— PASSAGE SHOWN —
PLINK can do tons of things so it's no wonder that you're feeling a bit lost, I remember when I started out with it I was completely overwhelmed.
The files seemed to have originated from phased data. Each ID is repeated twice, e.g. GSM0001_A, GSM0001_B. Does that mean they are the same samples but different chromosome? I don't know what to do with it. Or is it better if I start with unphased data?
Not sure if I understand correctly - PED files need a family ID and an individual ID, in absence of a family ID most people just repeat the individual ID twice. Maybe this is what you see?
The samples only have IID (repeated twice in the PED files) There are no FID, maternal or paternal ID, sex). I am also given a separate Excel file that contains the sex of each sample. Can I include the sex into my PED files (refer to above question for some info)?
Yes, definitely! So it looks like this right now?
GSM0001_A GSM0001_B A A G G A C .....
In that case, I'd add sex to all of them, and add 0s for maternal and paternal ID, here with 1
(male) for sex (2
is female, everything else is unknown), and -9
(unknown) for the one phenotype. I always give the phenotypes in an additional file as a normal spreadsheet.
GSM0001_A GSM0001_B 0 0 1 -9 A A G G A C .....

— DATA LISTING —
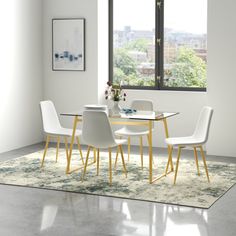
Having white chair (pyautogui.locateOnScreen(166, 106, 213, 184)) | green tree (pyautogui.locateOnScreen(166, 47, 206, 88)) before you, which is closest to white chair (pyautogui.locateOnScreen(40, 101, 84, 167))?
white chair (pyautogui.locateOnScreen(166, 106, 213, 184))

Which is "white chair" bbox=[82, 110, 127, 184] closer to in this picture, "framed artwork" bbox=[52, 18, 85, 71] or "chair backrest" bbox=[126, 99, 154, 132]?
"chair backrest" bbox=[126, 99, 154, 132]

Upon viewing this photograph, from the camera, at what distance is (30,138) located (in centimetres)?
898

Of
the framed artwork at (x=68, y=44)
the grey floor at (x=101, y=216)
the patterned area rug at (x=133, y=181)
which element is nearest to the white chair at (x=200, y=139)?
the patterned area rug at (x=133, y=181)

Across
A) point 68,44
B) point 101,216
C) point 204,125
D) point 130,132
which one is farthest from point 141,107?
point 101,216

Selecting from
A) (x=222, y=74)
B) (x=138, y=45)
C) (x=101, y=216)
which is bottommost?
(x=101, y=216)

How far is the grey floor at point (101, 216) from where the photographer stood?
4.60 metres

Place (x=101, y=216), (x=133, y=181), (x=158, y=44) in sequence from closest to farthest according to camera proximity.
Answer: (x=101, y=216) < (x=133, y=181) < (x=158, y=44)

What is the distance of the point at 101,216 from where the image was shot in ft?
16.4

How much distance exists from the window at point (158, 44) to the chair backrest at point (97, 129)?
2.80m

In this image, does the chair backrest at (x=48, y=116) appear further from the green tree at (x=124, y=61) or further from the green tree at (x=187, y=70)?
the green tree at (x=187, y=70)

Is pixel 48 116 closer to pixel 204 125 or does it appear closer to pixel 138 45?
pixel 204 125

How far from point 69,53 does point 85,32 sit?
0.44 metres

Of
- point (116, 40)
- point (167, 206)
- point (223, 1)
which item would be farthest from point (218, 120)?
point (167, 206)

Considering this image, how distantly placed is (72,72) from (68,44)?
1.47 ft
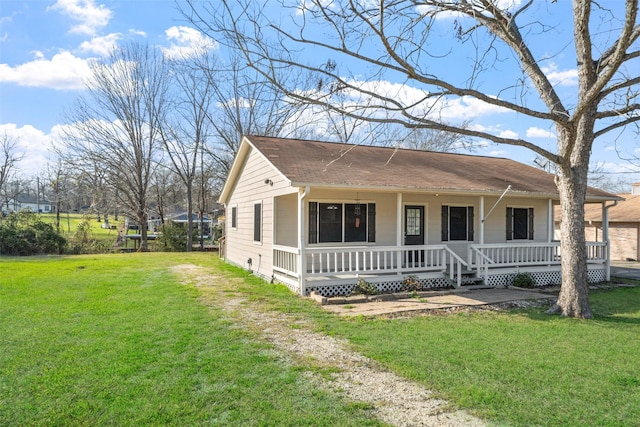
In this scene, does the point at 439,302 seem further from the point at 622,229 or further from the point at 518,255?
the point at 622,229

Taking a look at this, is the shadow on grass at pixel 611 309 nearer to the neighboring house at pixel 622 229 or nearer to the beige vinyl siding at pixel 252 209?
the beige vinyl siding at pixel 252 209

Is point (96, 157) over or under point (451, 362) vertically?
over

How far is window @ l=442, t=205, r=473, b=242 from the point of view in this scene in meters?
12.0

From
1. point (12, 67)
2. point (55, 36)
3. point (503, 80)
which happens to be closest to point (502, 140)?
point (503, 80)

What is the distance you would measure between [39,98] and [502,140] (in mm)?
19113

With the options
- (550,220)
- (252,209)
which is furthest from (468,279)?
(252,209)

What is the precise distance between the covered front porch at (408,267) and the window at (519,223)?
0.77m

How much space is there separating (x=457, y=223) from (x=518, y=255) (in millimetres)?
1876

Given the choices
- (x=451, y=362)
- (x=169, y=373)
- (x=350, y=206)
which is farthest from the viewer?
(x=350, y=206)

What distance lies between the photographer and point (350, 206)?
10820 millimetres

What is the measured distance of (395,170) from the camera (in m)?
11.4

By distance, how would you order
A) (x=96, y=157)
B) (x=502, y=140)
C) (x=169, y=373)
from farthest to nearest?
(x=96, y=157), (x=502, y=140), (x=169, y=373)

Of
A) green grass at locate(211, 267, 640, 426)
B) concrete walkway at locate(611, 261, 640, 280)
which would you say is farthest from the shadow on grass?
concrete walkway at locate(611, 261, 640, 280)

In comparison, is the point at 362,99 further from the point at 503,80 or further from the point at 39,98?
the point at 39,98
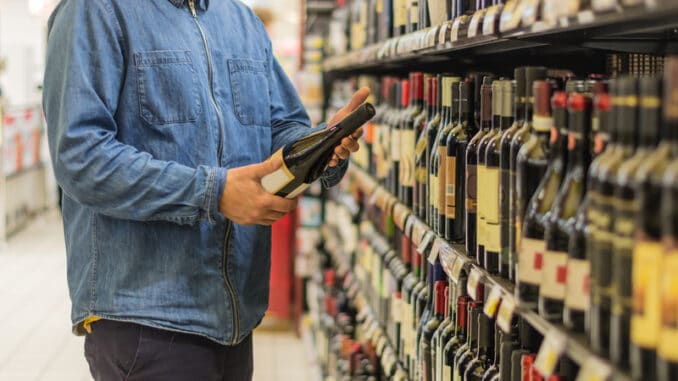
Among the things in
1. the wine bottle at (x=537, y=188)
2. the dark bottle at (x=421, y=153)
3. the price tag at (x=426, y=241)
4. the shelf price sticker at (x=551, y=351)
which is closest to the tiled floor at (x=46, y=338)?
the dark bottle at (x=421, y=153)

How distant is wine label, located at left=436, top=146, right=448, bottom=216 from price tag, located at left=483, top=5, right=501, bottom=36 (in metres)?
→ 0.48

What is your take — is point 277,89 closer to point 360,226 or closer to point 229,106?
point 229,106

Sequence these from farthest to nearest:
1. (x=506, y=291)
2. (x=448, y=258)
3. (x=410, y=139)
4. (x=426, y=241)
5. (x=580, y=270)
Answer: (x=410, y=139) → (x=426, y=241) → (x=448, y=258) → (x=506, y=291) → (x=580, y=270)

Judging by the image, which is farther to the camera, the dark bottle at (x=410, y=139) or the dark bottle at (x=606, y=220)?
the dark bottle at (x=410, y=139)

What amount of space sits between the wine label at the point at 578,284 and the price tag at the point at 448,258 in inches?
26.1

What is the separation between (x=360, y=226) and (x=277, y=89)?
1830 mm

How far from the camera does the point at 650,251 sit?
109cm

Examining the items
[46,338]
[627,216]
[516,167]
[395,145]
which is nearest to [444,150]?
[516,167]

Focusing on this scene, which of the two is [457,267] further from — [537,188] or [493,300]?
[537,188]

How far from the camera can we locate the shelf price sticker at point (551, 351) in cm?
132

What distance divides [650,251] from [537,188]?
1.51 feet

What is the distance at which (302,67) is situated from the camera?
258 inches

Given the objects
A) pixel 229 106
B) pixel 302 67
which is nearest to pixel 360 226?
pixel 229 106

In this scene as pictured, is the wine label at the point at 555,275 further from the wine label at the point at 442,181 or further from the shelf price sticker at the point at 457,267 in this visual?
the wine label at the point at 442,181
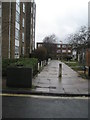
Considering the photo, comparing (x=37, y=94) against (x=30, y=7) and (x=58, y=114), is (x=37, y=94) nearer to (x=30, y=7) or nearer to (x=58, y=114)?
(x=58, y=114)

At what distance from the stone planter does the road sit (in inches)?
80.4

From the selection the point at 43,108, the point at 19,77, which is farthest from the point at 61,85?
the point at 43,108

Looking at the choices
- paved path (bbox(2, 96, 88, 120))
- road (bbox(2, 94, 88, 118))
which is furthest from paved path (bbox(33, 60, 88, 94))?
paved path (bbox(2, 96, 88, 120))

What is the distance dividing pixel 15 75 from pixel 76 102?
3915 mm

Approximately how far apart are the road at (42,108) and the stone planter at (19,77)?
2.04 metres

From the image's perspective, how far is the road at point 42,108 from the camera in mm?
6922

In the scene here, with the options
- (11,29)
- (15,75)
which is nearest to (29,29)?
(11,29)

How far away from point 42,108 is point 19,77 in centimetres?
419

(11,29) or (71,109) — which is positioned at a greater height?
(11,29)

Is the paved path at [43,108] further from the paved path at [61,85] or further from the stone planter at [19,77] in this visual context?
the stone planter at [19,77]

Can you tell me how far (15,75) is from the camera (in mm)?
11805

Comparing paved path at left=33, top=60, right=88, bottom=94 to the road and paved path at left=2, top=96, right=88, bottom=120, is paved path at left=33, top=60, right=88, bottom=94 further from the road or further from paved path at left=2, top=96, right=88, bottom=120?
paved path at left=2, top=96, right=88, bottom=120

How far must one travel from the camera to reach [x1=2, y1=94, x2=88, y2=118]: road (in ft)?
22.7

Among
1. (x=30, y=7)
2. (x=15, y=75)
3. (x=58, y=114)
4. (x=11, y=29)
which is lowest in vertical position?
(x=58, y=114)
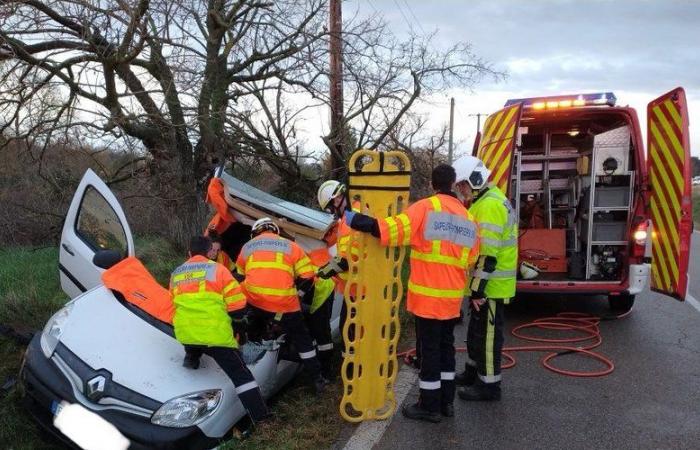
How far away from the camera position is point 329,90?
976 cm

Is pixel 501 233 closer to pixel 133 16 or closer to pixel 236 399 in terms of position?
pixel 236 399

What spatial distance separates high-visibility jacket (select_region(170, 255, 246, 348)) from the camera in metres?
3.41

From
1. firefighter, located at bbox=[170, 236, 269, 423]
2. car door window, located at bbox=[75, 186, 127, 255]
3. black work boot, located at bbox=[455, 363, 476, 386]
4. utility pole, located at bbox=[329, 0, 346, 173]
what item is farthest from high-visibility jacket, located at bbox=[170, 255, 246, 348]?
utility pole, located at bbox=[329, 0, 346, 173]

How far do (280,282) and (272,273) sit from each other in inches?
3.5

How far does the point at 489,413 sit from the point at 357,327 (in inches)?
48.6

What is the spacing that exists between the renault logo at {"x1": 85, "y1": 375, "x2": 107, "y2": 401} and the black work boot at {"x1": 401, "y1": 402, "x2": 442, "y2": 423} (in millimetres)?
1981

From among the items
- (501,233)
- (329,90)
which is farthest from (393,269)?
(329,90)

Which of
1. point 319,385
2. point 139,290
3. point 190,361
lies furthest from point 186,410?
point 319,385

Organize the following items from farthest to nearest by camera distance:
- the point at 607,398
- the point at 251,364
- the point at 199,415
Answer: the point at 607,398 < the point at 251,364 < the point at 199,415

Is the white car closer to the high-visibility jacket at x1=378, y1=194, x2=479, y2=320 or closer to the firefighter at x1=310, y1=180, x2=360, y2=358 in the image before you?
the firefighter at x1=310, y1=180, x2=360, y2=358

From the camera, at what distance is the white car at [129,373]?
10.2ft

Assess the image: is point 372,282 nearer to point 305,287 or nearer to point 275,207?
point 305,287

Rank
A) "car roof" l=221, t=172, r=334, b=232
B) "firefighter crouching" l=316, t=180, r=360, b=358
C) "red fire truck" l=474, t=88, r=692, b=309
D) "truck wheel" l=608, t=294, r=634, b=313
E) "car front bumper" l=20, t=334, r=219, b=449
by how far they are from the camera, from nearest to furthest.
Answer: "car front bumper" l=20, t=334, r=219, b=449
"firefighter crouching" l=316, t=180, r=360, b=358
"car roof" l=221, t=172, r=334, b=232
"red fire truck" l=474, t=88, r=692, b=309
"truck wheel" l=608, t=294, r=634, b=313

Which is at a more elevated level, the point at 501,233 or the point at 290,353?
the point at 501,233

— AIM OF THE TASK —
In the PLINK forum thread, what value is used for the unknown phenotype?

— YOUR RESPONSE —
-9